↓

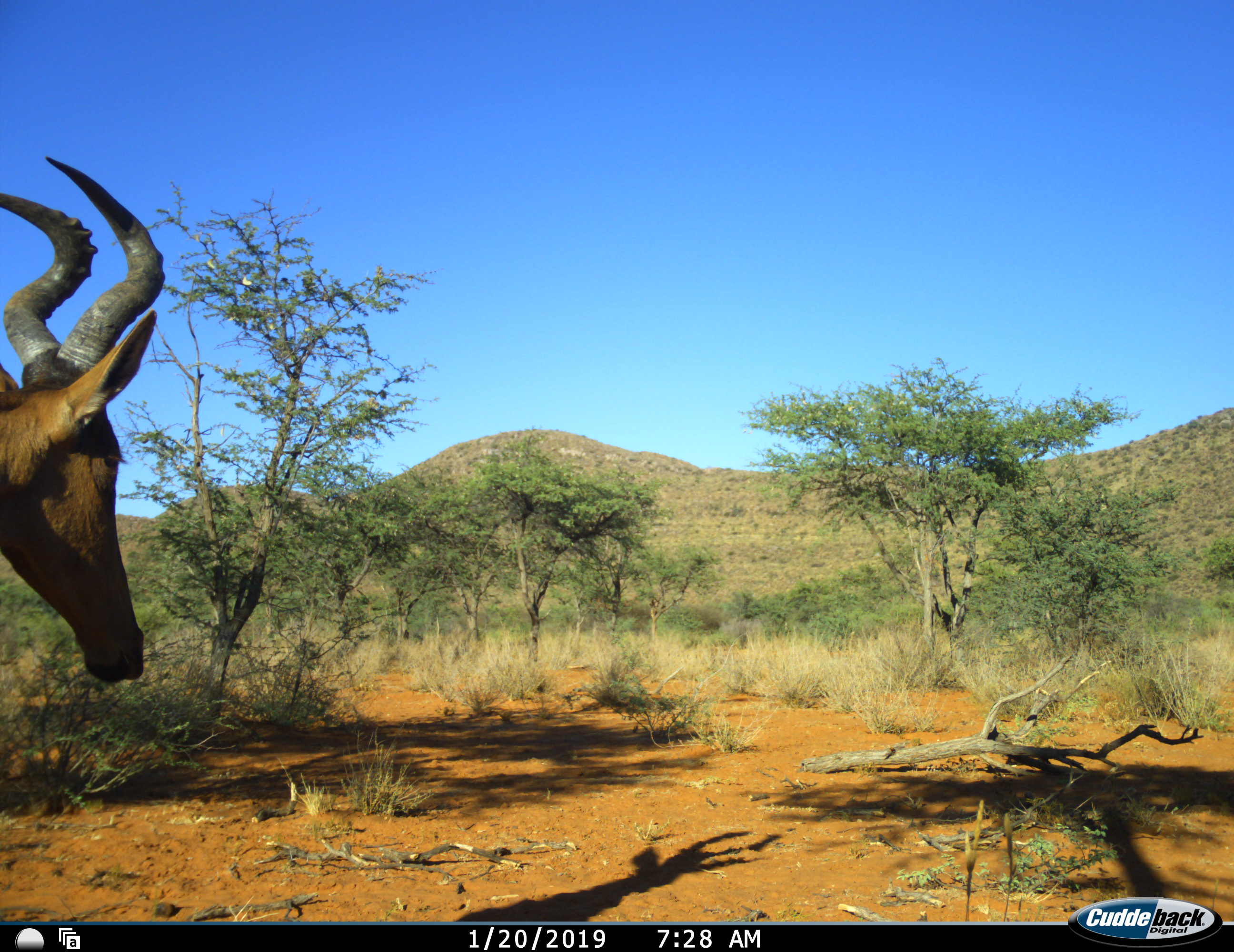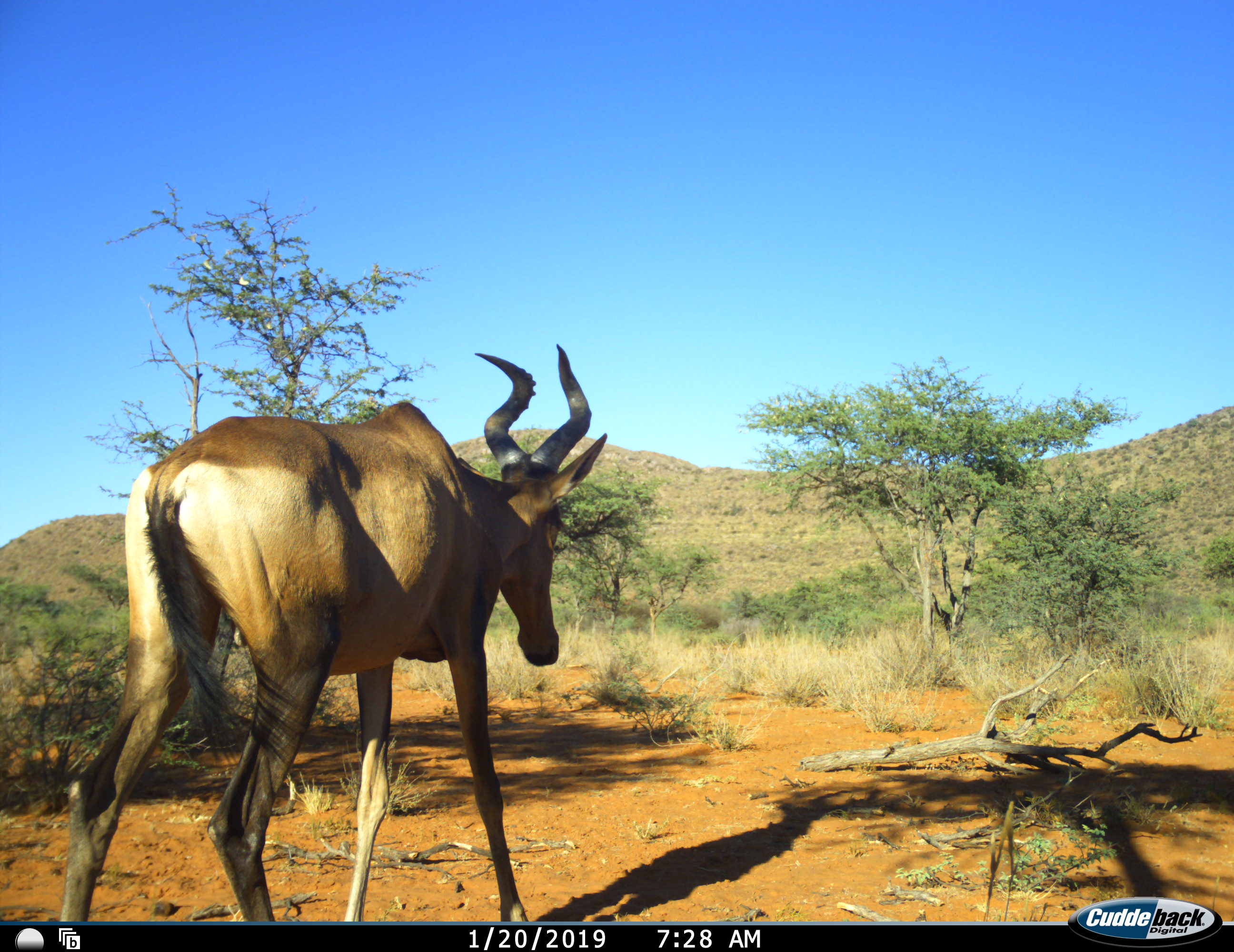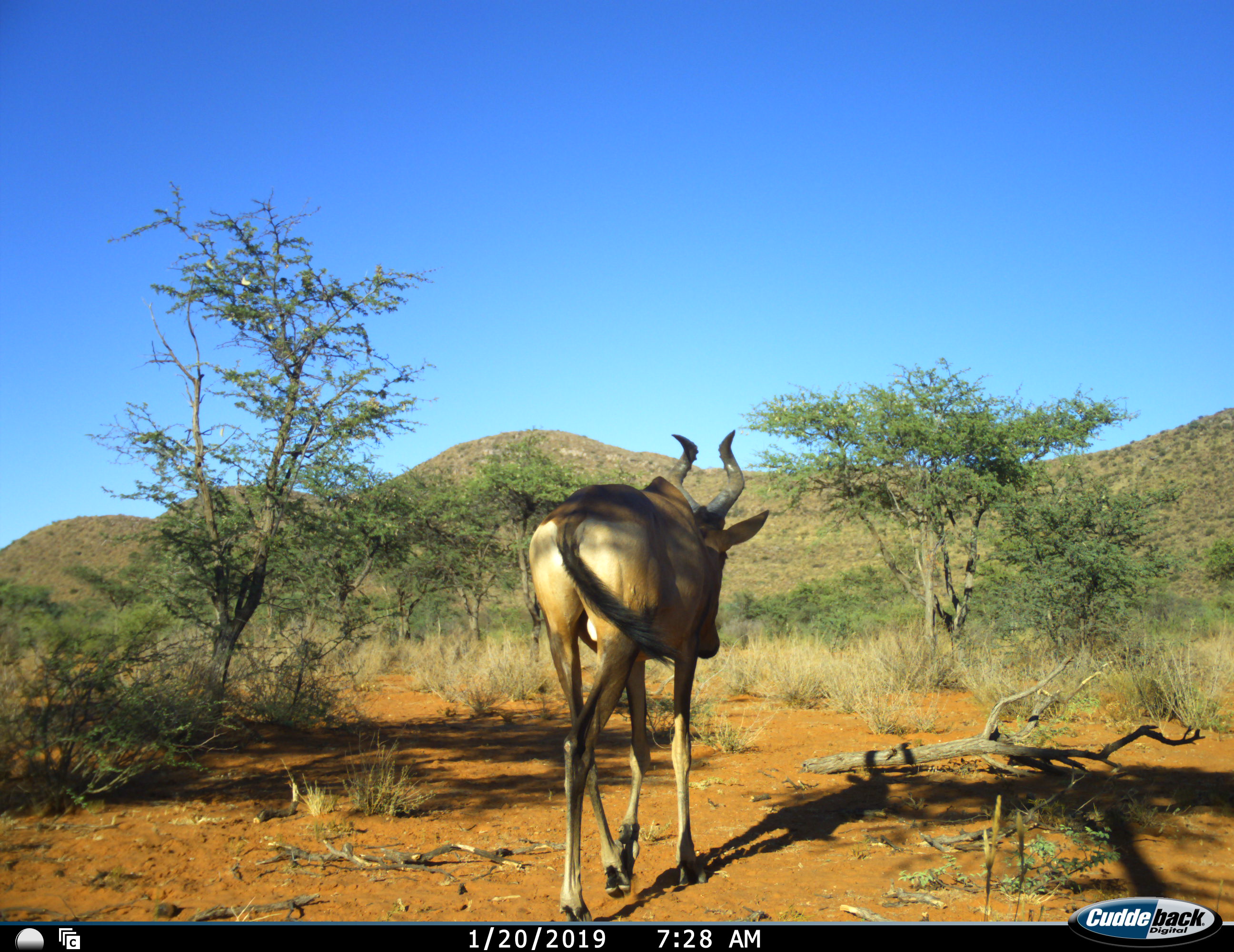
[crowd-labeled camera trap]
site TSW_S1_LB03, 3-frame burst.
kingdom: Animalia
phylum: Chordata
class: Mammalia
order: Artiodactyla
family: Bovidae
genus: Alcelaphus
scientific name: Alcelaphus buselaphus caama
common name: red hartebeest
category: hartebeestred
Hartebeestred (red hartebeest) (Alcelaphus buselaphus caama), count 1. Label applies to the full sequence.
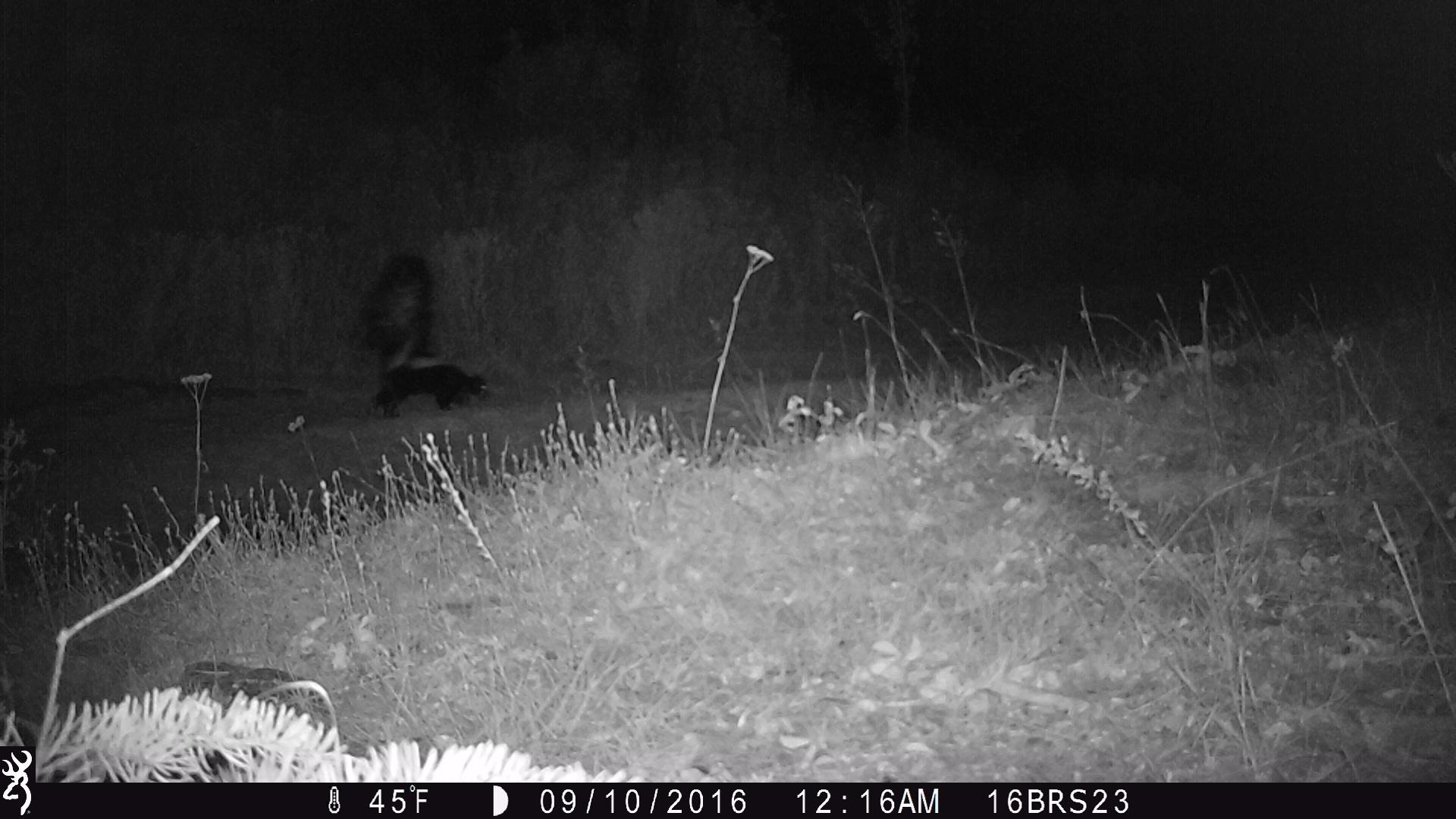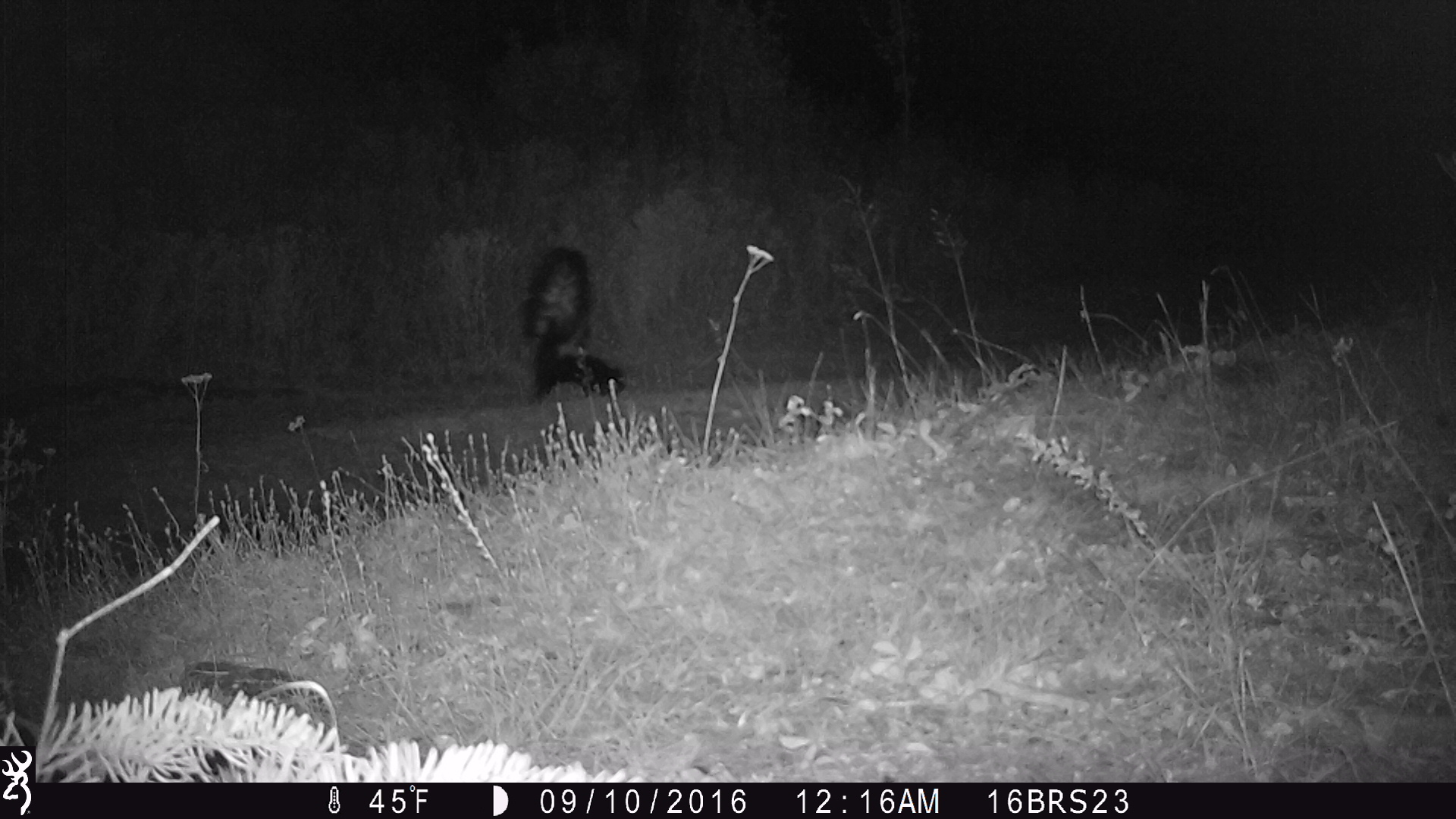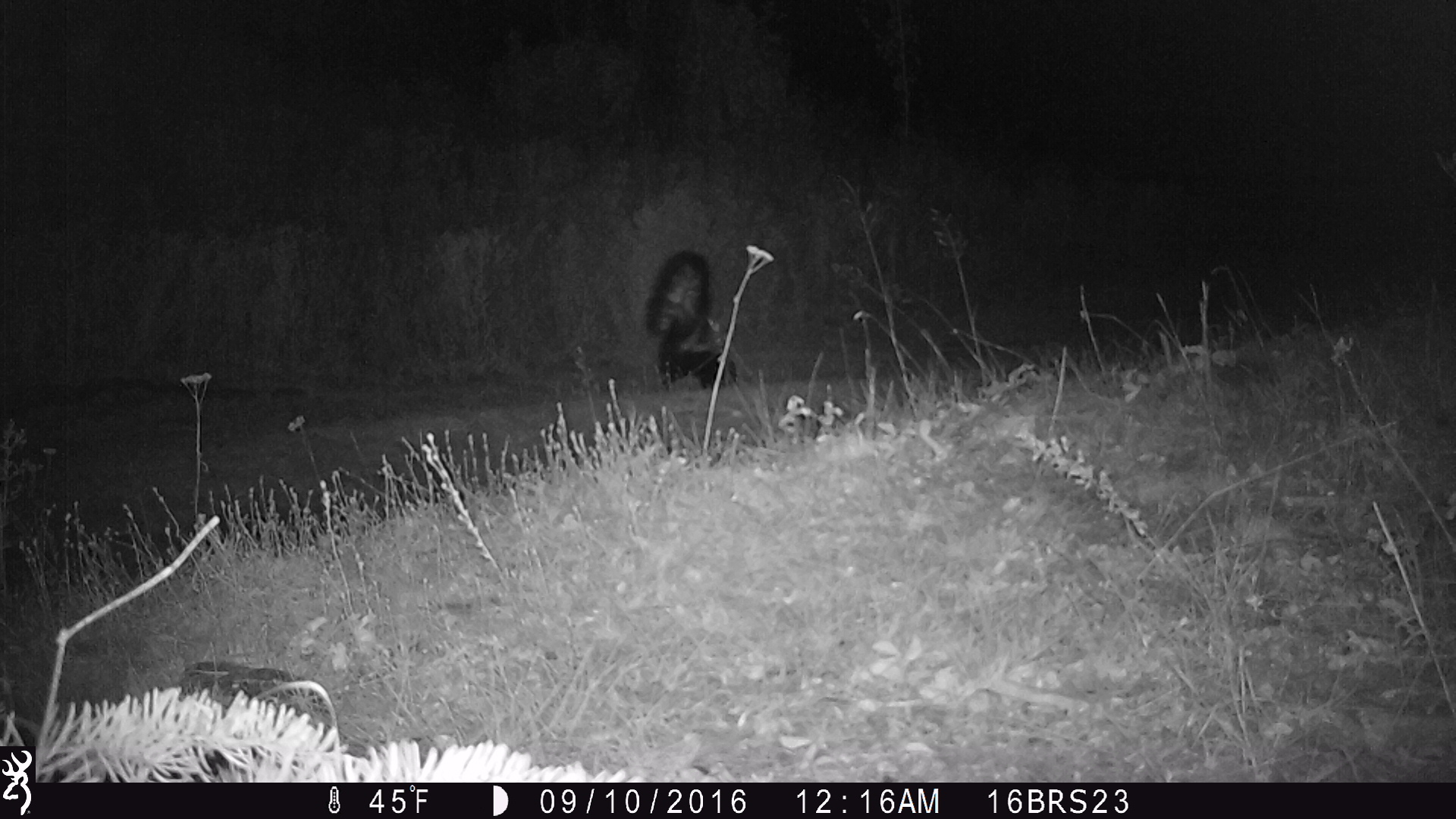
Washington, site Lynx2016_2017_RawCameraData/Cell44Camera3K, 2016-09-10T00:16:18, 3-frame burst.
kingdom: Animalia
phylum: Chordata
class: Mammalia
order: Carnivora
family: Mephitidae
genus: Mephitis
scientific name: Mephitis mephitis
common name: striped skunk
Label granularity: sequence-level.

↑

→ Description of the task:
Your job is to copy every entry exactly. Omit the pictures.

→ Answer box:
[crowd-labeled camera trap]
site TSW_S1_LB03, 3-frame burst.
kingdom: Animalia
phylum: Chordata
class: Mammalia
order: Artiodactyla
family: Bovidae
genus: Alcelaphus
scientific name: Alcelaphus buselaphus caama
common name: red hartebeest
category: hartebeestred
Hartebeestred (red hartebeest) (Alcelaphus buselaphus caama), count 1. Label applies to the full sequence.
Washington, site Lynx2016_2017_RawCameraData/Cell44Camera3K, 2016-09-10T00:16:18, 3-frame burst.
kingdom: Animalia
phylum: Chordata
class: Mammalia
order: Carnivora
family: Mephitidae
genus: Mephitis
scientific name: Mephitis mephitis
common name: striped skunk
Label granularity: sequence-level.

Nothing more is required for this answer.